A belated review; appropriately in a way, since Finland’s Ghost World’s debut album is the epitome of teenage slacker grunge rock. And I don’t say that lightly – I was that teenage slacker that moped around school with a carrier bag full of records and listened to Mudhoney and Babes in Toyland when I should have been studying, and I wish I’d had this album then.
An apology in advance for the comparisons which are about to litter the text of this review; they are an inevitable and handy part of reviewing a record, especially one that belongs to a recognisable genre of music, as Ghost World does. But – and this is really a key point – despite all the parallels I will draw here (which I hope are valid and helpful ones) – within the opening thirty seconds or so of the first track, ‘Middle Finger Hitchhiker’, Ghost World have established a sound which is absolutely their own, based on singer/guitarist Liisa’s highly distinctive sleepily despondent singing voice and her noisy lead playing over the grungy garage rock foundation of the rest of the band. Although they effortlessly stamp their own identity indelibly on the sound, there are some obvious precursors; notably Dinosaur Jr (especially on their immortal cover of The Cure’s ‘Just Like Heaven’) and Sebadoh circa Rocking the Forest. And at that point, I fell in love with this album. Not because I love early 90s alternative rock (there has rarely been a ‘movement’ I got over as quickly as grunge), but because, like the best music of that era (say ’88-’90, the ragged beginnings of grunge proper, as well as semi-related artists like The Vaselines and Lunachicks) the band manages to be unpretentiously loud and sloppy while also wearing their hearts on their sleeves. Svart Records calls Ghost World “a glorification of the insecurities and daydreams of youth” and that feels exactly right; the album has everything to do with the good and bad times you spent (or are spending) as a teenager; boredom, unrequited love, lust, drinking when you should be at school, being obsessed with loud music because everything else sucks – if these things don’t chime with your own experiences, this album may not be for you.
As an album, Ghost World starts solidly rather than spectacularly, but quickly gains momentum as it goes along; all good, bratty, noisy, joyously melancholy stuff; but in the end at least half of the songs feel like stone cold classics.

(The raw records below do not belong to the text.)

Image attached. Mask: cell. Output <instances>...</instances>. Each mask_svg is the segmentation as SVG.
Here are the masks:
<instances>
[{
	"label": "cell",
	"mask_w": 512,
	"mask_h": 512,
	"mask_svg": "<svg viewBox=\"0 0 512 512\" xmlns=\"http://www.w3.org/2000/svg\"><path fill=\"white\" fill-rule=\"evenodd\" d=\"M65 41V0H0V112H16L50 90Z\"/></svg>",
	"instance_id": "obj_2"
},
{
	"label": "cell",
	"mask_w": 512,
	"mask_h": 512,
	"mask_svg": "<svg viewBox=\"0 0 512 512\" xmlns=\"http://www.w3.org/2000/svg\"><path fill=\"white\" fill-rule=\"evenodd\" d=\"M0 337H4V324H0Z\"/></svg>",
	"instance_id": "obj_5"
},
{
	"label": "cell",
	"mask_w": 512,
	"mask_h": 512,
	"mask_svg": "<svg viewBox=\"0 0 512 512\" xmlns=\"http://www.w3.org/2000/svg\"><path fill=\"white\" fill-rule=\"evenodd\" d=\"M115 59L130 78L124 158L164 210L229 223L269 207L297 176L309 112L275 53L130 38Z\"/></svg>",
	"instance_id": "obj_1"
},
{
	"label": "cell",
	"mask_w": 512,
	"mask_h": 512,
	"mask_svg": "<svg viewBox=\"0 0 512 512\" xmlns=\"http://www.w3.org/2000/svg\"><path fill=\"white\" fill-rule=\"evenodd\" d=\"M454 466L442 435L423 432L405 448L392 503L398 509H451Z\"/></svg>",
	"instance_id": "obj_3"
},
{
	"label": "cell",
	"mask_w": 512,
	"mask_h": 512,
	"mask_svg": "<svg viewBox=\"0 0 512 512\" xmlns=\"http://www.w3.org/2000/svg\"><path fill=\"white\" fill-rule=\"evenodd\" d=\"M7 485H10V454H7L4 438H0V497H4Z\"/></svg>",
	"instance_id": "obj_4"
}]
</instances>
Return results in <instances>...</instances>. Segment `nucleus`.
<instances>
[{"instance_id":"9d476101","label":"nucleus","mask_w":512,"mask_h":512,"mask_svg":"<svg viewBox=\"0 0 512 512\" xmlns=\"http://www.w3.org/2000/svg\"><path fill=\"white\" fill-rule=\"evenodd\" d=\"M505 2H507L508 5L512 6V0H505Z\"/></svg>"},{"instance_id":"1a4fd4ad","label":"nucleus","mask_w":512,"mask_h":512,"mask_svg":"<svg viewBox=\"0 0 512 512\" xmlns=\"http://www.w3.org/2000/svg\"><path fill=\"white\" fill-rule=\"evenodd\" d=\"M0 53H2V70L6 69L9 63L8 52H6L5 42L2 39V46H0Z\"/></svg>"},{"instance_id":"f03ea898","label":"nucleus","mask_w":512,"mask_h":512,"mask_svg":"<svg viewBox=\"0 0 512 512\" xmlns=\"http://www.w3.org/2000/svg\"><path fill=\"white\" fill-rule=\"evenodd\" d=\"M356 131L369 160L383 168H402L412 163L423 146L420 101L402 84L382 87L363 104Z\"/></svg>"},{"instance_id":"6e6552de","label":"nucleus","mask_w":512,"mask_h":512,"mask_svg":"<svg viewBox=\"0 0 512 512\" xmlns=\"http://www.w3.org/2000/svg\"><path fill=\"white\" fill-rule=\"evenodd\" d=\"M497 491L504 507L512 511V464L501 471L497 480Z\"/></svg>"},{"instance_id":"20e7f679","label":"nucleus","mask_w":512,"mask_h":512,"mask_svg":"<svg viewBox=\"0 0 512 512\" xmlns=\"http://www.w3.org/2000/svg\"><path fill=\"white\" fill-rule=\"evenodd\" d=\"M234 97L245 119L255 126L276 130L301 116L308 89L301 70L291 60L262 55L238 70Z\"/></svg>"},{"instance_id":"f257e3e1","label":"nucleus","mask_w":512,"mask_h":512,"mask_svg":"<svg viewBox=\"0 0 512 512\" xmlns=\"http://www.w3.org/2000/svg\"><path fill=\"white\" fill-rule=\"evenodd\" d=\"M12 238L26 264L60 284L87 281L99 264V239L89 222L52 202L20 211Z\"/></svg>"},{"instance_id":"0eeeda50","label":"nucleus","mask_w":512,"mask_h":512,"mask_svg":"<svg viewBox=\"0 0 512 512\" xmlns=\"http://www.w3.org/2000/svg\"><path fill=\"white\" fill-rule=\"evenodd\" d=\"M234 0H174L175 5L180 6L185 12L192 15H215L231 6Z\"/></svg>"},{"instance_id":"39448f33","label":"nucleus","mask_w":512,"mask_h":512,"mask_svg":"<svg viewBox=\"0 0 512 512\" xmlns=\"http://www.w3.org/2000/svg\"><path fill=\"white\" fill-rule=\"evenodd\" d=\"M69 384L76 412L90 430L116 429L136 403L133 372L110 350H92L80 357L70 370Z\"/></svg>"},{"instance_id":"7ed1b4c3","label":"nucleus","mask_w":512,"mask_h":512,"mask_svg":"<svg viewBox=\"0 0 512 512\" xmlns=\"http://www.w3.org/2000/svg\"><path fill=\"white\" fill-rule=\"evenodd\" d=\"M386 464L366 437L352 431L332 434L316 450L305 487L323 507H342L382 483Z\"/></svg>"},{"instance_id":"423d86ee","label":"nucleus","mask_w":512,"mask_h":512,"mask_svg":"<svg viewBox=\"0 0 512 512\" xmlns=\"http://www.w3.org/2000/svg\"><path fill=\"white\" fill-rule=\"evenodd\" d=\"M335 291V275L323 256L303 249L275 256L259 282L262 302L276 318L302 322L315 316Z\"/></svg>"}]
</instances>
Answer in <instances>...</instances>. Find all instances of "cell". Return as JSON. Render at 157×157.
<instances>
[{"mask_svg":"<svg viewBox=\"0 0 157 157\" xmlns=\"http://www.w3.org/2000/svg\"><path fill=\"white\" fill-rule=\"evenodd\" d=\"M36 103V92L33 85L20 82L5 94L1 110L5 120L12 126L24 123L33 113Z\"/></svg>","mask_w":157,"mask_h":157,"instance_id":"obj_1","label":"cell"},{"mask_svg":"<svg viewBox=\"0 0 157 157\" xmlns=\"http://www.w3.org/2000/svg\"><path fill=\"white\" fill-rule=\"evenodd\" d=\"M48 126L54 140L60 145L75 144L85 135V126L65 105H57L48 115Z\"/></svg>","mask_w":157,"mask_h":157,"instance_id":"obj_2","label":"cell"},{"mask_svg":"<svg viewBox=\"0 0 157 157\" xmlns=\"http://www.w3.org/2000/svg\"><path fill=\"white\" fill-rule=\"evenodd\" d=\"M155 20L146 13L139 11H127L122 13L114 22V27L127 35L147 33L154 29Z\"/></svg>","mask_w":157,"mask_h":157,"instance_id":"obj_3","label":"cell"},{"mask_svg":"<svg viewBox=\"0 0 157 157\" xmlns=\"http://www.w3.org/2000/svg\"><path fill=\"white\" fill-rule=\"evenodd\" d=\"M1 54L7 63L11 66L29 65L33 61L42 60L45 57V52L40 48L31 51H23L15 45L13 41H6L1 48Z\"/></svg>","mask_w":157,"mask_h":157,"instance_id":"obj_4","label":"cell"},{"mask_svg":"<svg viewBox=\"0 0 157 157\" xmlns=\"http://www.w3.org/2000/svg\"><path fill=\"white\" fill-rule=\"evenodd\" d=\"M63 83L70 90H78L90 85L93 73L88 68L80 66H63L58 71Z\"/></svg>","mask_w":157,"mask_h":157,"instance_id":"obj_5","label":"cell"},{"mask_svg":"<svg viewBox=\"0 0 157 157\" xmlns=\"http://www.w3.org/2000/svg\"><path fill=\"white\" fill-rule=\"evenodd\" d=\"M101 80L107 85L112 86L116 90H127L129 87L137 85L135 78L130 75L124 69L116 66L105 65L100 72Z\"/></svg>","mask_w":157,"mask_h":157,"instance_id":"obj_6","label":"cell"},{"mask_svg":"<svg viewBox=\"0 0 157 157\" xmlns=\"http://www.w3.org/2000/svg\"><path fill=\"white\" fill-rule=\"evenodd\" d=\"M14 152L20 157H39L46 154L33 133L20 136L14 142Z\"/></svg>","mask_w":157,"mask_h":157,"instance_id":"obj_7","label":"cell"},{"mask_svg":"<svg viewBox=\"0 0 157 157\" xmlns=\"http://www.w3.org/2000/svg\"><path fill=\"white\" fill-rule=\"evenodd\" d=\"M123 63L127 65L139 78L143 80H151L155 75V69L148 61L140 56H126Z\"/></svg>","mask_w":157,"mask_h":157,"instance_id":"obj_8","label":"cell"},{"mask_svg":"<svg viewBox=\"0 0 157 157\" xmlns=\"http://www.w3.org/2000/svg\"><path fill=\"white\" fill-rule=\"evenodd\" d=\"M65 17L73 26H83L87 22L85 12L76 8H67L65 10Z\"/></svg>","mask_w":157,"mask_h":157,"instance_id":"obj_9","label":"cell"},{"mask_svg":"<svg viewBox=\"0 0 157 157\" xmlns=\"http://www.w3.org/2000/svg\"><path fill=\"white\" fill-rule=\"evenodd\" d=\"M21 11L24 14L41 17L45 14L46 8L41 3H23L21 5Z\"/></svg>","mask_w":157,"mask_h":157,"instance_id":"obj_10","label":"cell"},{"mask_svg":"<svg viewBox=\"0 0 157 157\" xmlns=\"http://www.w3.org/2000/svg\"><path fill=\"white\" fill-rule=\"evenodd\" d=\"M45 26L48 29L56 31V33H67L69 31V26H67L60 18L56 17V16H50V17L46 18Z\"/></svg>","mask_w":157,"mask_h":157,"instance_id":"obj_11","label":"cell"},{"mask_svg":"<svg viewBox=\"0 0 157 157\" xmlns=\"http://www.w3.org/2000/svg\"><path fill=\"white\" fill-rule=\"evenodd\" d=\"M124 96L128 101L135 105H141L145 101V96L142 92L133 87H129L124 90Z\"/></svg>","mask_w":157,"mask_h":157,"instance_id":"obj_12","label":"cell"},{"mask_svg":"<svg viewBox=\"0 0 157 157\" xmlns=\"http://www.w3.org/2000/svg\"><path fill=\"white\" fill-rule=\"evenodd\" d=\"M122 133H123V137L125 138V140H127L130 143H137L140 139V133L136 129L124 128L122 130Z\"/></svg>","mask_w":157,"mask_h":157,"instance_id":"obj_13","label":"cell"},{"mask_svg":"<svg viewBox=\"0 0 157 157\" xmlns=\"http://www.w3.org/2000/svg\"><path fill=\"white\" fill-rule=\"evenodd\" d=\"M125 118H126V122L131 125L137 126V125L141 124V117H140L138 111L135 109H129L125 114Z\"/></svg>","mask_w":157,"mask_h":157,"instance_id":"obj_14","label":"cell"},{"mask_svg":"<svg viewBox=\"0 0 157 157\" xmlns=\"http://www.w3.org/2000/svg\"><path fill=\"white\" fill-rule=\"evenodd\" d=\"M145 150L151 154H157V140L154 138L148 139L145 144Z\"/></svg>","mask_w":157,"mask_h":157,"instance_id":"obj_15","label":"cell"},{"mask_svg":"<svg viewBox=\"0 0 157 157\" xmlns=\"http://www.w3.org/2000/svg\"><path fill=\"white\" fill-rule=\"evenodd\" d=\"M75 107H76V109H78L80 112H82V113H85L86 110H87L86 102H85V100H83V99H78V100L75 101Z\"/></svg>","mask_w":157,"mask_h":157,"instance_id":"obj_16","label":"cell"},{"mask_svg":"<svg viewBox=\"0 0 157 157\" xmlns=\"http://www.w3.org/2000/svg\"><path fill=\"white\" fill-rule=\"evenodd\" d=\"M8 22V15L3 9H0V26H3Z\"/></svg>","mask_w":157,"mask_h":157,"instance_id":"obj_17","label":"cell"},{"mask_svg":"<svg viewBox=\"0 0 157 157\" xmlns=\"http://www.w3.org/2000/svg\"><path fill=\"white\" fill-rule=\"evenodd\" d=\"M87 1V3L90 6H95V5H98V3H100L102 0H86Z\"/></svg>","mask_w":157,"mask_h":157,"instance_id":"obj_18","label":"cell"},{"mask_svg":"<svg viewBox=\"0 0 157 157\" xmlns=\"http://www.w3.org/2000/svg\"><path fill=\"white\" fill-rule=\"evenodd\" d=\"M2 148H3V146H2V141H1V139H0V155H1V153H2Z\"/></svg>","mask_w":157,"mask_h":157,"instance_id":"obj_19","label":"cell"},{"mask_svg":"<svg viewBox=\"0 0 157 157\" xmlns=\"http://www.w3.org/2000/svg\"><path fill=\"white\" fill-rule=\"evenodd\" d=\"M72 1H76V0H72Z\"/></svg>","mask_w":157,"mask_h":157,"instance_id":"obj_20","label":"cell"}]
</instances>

I swear that, for what it’s worth, ‘Is There Something’, ‘Cricket’, ‘Drain’, ‘Good Riddance’, ‘Come On, Die Happy’ and above all, ‘Crazy Angel’ with its Sonic Youth-esque bits and upliftingly depressive chorus; “right now I’m so fucked up/that it hurts my head” would have smashed the indie charts and been the soundtrack to many a teenage party back in ’91.
Of those songs, ‘Is There Something’, ‘Cricket’ and ‘Drain’ are mid-paced and rocky, but have intensely poignant melodies, with Liisa’s guitar acting as an anguished extension of her vocals in a hugely effective way. ‘Drain’, incidentally, also features the best ‘ooh’s I’ve heard on a record for many years. Meanwhile, ‘Good Riddance’ and ‘Come On, Die Happy’ are faster, with something of the desolate quality of some of Lee Ranaldo’s Goo-era Sonic Youth songs. ‘Crazy Angel’ is a teenage grunge anthem; ‘Touch Me I’m Sick’ with the heart of Screaming Trees’ ‘Dollar Bill’ or Buffalo Tom’s ‘Sodajerk’ (disclaimer; it sounds nothing like any of those songs). It’s great.
Ultimately though, what makes Ghost World a fantastic debut is nothing to do with grunge influences, it’s the band’s own ability to write catchy, emotionally involving songs and perform them in way that makes you feel them. They may be called Ghost World, but this is soul music, in its way. One of the albums of the year, so far.